Since 1983, the respective wealth of Black and Latino families has plunged from $6,800 and $4,000 in 1983 to $1,700 and $2,000 in 2013. These figures exclude durable goods like automobiles and electronics, as these items depreciate quickly in value and do not hold the same liquidity, stability or appreciation of other financial assets like a savings account, a treasury bond or a home.

Education is supposed to be the great equalizer, with higher levels of education translating into more income, and then wealth. But as we see in the figure below, the combination of class policies on top of a history of discrimination and exclusion has left families of color at a significant disadvantage. For example, the median wealth of a family of color with a head of household with 4 year degree is far less than the median wealth of a White family with a head of household with only a high school diploma/GED.

Education and wealth

Wealth levels broken by down by race and educational attainment.

The authors have created their own measure of “middle class wealth,” which they define:

using median White household wealth since it encompasses the full potential of the nation’s wealth-building policies, which have historically excluded households of color. More specifically, we use median White wealth in 1983 ($102,200 in 2013 dollars) as the basis for developing an index that would encompass “middle-class wealth” because it establishes a baseline prior to when increases in wealth were concentrated in a small number of households. Using this approach and applying Pew Research Center’s broad definition of the middle class, this study defines “middle class wealth” as ranging from $68,000 to $204,000.

As we can see in the figure above, only Black and Latino households with an advanced degree make it into that range.

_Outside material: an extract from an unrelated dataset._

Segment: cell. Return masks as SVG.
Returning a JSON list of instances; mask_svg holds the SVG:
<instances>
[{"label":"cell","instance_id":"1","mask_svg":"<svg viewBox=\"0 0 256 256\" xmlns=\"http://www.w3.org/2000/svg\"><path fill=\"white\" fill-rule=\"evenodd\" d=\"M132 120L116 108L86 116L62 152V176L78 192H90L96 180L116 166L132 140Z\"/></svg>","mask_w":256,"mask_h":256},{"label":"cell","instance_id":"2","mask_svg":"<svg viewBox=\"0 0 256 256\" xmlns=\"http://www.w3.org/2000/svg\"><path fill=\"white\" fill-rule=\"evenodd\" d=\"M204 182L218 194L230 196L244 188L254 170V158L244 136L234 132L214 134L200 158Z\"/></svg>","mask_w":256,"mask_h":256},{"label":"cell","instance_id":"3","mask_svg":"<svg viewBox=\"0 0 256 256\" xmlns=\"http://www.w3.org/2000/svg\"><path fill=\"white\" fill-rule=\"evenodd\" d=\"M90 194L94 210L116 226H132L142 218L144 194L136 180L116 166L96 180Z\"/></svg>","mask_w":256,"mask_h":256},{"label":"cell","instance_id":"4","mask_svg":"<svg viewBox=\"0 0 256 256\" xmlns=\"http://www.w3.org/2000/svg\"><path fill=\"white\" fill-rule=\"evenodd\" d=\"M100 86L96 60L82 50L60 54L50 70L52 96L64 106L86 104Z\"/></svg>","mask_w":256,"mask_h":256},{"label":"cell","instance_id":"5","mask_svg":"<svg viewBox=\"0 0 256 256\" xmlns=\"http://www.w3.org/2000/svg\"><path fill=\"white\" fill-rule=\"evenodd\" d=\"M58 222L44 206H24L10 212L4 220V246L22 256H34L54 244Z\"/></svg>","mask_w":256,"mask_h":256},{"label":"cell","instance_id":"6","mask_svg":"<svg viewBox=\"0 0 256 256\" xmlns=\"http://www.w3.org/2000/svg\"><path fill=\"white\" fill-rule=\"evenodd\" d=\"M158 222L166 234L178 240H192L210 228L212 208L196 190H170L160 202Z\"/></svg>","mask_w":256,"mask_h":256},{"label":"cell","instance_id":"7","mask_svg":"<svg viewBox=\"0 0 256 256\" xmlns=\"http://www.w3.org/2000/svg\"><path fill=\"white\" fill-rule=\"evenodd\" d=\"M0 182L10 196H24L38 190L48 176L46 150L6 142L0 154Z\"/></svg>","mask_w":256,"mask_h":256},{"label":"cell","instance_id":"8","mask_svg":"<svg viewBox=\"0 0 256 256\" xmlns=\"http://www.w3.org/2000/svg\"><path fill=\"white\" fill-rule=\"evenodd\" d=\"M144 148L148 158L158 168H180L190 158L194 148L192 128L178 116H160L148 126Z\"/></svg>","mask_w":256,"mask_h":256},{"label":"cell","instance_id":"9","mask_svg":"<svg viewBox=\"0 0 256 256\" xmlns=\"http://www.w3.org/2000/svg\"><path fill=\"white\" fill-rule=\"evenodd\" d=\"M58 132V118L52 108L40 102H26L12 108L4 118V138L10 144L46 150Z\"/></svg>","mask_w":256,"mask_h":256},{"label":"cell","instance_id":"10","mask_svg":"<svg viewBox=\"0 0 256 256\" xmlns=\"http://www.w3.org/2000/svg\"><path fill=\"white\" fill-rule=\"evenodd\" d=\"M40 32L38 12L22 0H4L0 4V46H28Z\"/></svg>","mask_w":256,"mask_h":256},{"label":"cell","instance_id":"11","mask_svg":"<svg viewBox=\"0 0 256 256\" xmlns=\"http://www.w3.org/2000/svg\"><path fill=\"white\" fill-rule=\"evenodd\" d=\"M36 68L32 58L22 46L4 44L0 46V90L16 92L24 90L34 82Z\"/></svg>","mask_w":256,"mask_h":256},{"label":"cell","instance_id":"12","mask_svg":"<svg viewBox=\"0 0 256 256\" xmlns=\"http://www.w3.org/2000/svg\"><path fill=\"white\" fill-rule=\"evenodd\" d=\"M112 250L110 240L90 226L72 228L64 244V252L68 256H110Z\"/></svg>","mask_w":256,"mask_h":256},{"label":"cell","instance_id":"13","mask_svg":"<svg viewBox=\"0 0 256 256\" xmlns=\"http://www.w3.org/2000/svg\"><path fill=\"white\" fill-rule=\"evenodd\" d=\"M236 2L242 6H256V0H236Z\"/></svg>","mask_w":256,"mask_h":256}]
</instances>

Moreover, trends suggest that, without major changes in policy, we can expect further declines in median wealth for households of color. In fact,

By 2020, if current trends continue as they have been, Black and Latino households at the median are on track to see their wealth decline by 17% and 12% from where they respectively stood in 2013. By then, median White households would see their wealth rise by an additional three percent over today’s levels. In other words, at a time when it’s projected that children of color will make up most of the children in the country, median White households are on track to own 86 and 68 times more wealth, respectively, than Black and Latino households. . . .

Looking beyond 2043, the situation for households of color looks even worse. . . .If unattended, trends at the median suggest Black household wealth will hit zero by 2053. In that same period, median White household wealth is expected to climb to $137,000. The situation isn’t much brighter for Latino households, whose median wealth is expected to reach zero by 2073, just two decades after Black wealth is projected to hit zero. . . . Wealth is an intergenerational asset—its benefits passed down from one generation to the next— and the consequences of these losses will reverberate deeply in the lives of the children and grandchildren of today’s people of color.

Of course, knowledge of the fact that capitalism’s growth largely benefits capitalists, and that people of color pay some of the greatest costs to sustain its forward motion, does not automatically lead to class solidarity and popular opposition to existing accumulation dynamics. Still, such knowledge does, at a minimum, help people understand that the forces pressing down on them are not the result of individual failure or lack of effort, but rather have systemic roots. And that is an important step in the right direction.